### What you have to do
Write out every entry in full. Leave nothing out.

### Saved entries
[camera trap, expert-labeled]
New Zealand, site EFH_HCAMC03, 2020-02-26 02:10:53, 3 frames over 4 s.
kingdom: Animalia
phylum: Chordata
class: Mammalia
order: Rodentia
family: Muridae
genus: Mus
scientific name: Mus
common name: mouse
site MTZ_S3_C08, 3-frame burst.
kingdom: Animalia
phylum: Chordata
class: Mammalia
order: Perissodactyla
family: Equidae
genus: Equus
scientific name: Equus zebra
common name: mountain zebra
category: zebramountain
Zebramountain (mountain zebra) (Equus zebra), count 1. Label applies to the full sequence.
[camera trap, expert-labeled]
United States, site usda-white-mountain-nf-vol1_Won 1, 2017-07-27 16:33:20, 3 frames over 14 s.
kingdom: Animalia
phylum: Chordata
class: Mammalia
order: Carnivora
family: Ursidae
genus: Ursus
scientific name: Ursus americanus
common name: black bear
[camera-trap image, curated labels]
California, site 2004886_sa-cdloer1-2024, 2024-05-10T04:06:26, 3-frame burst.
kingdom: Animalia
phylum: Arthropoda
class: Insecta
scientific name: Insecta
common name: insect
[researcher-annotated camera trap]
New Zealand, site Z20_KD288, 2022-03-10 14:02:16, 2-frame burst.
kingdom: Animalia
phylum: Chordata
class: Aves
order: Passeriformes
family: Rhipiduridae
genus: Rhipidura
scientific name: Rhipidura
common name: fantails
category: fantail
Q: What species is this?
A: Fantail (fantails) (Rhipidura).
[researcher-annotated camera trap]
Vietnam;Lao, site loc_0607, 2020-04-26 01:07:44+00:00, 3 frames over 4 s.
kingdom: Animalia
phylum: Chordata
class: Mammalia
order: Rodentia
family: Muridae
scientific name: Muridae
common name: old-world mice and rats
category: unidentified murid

### Your solution
[camera trap, expert-labeled]
New Zealand, site EFH_HCAMC03, 2020-02-26 02:10:53, 3 frames over 4 s.
kingdom: Animalia
phylum: Chordata
class: Mammalia
order: Rodentia
family: Muridae
genus: Mus
scientific name: Mus
common name: mouse
site MTZ_S3_C08, 3-frame burst.
kingdom: Animalia
phylum: Chordata
class: Mammalia
order: Perissodactyla
family: Equidae
genus: Equus
scientific name: Equus zebra
common name: mountain zebra
category: zebramountain
Zebramountain (mountain zebra) (Equus zebra), count 1. Label applies to the full sequence.
[camera trap, expert-labeled]
United States, site usda-white-mountain-nf-vol1_Won 1, 2017-07-27 16:33:20, 3 frames over 14 s.
kingdom: Animalia
phylum: Chordata
class: Mammalia
order: Carnivora
family: Ursidae
genus: Ursus
scientific name: Ursus americanus
common name: black bear
[camera-trap image, curated labels]
California, site 2004886_sa-cdloer1-2024, 2024-05-10T04:06:26, 3-frame burst.
kingdom: Animalia
phylum: Arthropoda
class: Insecta
scientific name: Insecta
common name: insect
[researcher-annotated camera trap]
New Zealand, site Z20_KD288, 2022-03-10 14:02:16, 2-frame burst.
kingdom: Animalia
phylum: Chordata
class: Aves
order: Passeriformes
family: Rhipiduridae
genus: Rhipidura
scientific name: Rhipidura
common name: fantails
category: fantail
Q: What species is this?
A: Fantail (fantails) (Rhipidura).
[researcher-annotated camera trap]
Vietnam;Lao, site loc_0607, 2020-04-26 01:07:44+00:00, 3 frames over 4 s.
kingdom: Animalia
phylum: Chordata
class: Mammalia
order: Rodentia
family: Muridae
scientific name: Muridae
common name: old-world mice and rats
category: unidentified murid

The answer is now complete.